Well, the kiss of death still lives. You tried not to jinx the UCLA-North Carolina State game by putting both Bill Walton and Tom Burleson on the March 25 cover. The game (two overtimes) was as close as the jinx allowed. Your picture of Walton was [1/16]" wider than your picture of Burleson.
In his article (Down and Out, Back Up and Ready) Barry McDermott did not foresee the one deciding factor in the UCLA-North Carolina State game. N.C. State Coach Norm Sloan started two Hoosiers ( Monte Towe and Tim Stoddard), who played a fine game for him, while John Wooden kept his Hoosier (Pete Trgovich) on the bench. You might say that Everett Case finally got his revenge. It works this way: when John Wooden was a senior at Martinsville ( Ind.) High School in 1928, his team defeated Frankfort 30-13 in the semifinal game of the Indiana State Basketball Tournament. Frankfort was coached by Everett Case, who went on to coach Frankfort to four state titles. As mentioned on the UCLA-N.C. State national telecast, Case gave Norm Sloan his start in basketball. Thus, 46 years later, in another semifinal game, Wooden and UCLA lost to Sloan and N.C. State. By the way, Sloan also played high school basketball in Indiana and was named to the Silver Anniversary Hall of Fame team in 1969.

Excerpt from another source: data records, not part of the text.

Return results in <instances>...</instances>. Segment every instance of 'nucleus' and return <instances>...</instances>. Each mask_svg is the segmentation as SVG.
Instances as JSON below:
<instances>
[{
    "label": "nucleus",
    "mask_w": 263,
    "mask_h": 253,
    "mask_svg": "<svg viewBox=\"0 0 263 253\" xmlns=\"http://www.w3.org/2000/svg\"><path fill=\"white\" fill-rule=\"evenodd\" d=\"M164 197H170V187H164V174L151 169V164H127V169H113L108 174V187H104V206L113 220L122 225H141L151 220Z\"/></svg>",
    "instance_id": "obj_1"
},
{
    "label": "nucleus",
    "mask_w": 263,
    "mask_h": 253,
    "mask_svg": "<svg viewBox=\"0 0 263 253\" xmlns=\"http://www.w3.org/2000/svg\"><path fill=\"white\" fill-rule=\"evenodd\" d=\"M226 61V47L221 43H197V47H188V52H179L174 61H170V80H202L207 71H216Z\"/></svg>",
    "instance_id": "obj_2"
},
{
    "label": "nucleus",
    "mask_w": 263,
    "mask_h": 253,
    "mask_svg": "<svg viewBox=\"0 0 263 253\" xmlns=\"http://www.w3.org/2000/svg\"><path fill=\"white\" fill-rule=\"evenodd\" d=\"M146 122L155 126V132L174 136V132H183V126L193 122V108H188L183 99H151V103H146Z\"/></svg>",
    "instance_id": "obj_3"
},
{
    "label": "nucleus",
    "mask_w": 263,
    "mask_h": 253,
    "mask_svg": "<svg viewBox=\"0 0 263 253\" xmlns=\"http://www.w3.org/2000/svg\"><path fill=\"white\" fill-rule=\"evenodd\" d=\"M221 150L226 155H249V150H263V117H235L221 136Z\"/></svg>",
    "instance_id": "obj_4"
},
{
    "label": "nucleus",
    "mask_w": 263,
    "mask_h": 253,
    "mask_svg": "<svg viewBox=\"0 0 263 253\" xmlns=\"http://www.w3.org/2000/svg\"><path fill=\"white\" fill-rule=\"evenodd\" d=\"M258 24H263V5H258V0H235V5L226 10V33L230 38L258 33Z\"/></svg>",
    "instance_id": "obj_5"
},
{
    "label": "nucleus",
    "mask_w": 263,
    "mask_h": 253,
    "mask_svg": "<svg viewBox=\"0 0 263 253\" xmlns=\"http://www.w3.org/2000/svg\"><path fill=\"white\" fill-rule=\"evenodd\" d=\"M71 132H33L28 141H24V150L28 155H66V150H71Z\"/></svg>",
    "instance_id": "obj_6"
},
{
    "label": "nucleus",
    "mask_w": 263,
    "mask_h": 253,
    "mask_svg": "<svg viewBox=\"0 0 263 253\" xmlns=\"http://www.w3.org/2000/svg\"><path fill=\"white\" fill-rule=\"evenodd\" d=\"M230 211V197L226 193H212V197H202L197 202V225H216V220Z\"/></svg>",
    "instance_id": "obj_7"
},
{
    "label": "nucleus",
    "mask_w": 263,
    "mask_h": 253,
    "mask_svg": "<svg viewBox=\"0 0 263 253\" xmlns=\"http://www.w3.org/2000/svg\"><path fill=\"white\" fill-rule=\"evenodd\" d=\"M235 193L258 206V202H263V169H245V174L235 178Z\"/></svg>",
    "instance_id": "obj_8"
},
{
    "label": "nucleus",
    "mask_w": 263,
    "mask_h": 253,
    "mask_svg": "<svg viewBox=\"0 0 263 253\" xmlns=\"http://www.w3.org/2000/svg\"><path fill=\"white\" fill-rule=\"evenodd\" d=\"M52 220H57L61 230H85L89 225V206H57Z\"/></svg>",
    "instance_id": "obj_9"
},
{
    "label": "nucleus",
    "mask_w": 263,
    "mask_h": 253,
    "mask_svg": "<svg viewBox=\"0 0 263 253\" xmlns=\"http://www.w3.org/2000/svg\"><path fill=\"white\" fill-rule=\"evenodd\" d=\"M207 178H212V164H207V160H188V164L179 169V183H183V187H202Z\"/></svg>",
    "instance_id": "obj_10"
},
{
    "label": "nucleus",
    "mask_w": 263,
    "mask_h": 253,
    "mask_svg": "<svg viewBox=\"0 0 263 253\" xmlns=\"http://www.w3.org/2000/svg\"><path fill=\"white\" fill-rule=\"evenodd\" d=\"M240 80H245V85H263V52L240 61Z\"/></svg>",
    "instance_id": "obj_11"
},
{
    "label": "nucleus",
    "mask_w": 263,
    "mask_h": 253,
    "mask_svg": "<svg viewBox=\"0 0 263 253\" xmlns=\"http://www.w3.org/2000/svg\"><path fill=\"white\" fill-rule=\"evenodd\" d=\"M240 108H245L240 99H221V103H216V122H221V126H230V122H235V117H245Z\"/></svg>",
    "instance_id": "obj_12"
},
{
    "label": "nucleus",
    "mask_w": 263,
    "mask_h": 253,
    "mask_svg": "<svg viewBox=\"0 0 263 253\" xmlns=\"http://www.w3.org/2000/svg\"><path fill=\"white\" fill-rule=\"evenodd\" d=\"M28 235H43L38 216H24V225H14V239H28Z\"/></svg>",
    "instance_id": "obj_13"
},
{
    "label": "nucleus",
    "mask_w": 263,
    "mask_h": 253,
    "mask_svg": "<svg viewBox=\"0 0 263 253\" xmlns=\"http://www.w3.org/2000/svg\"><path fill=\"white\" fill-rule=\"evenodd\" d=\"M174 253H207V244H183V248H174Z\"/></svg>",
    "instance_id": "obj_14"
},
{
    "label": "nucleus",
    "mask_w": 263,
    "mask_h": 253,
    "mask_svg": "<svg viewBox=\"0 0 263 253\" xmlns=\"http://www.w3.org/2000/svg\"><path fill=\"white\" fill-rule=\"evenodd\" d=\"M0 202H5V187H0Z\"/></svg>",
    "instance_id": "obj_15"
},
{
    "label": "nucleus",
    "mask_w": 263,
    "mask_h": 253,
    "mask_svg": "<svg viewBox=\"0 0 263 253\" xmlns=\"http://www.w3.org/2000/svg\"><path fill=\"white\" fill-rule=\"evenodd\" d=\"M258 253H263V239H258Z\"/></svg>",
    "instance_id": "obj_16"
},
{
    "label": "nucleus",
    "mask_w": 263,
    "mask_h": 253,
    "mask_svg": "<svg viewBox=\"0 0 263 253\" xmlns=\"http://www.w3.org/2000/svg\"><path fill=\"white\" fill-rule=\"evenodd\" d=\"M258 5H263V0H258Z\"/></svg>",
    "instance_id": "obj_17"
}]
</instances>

Another famous name popped up in that 1928 game. One of the two officials was Birch Bayh Sr.
WILLIAM L. CRAWFORD
SI cover-story jinx or no, it was written in the stars that the N.C. State Wolfpack was going to win the NCAA basketball championship. When Coach Norm Sloan wore that loud sport coat that unjinxes everything, we knew the Pack would win. If you did not notice, Norm wore the same coat during the last two ACC games, through the ACC tournament, through the Eastern Regionals and through the championships.
ALBERTO R. QUISUMBING
Please tell Barry McDermott that we did stop all the plows down here in North Carolina that Saturday, but in the process we stopped a few other machines simultaneously, namely, Big Red and his factory and sporty Al McGuire.
Barry can talk corn pone, grits and tobacco smoke all he wants to, just as long as he gives our NCAA champions—North Carolina State—their due respect. We don't mind. We're good sports, good supporters and, one thing for sure, darn good basketball players.
Tell Barry we still love him, though. Till the cows come home, that is.
LORENA H. COPELAND
While your magazine has done some irritating things before, your March 25 issue takes the cake. Not only did you slight the University of Dayton by suggesting that its triple-overtime loss to UCLA was a fluke, you gave it only minor coverage. When one of the finest college games of all time merits no more space than that given to a photo of Bill Walton lounging by poolside, something is wrong. And Barry McDermott's words "in the next two overtimes Dayton had few chances at victory" amaze me, for I sat at courtside as a member of the press and saw the Flyers miss several golden opportunities. What game was Mr. McDermott viewing?
After Dayton soundly beat Notre Dame, you gave the game one line. Then when the Flyers play UCLA even for 50 minutes, you give the game a brief paragraph. We all know that Dayton lost and we all know that losers complain a great deal, but how about some credit where credit is due?
JOHN A. MATLAK
PRIDE AND PREJUDICE
Mark Mulvoy's article on the Montreal Canadiens (A Dynasty Imperiled, March 25) was degrading. The fact that the Canadiens have been plagued by injuries has hurt their season, but when the regulars were out, there was plenty of talent on the bench. How about Steve Shutt? He, along with Yvon Lambert and Dave Gardner (since traded to St. Louis), did a fine job when the Habs' big line of Cournoyer-Lemaire-Lefley was injured. Pierre Bouchard also did an outstanding job on defense when All-Stars Guy Lapointe, Serge Savard and veteran Jacques Laperriere were out.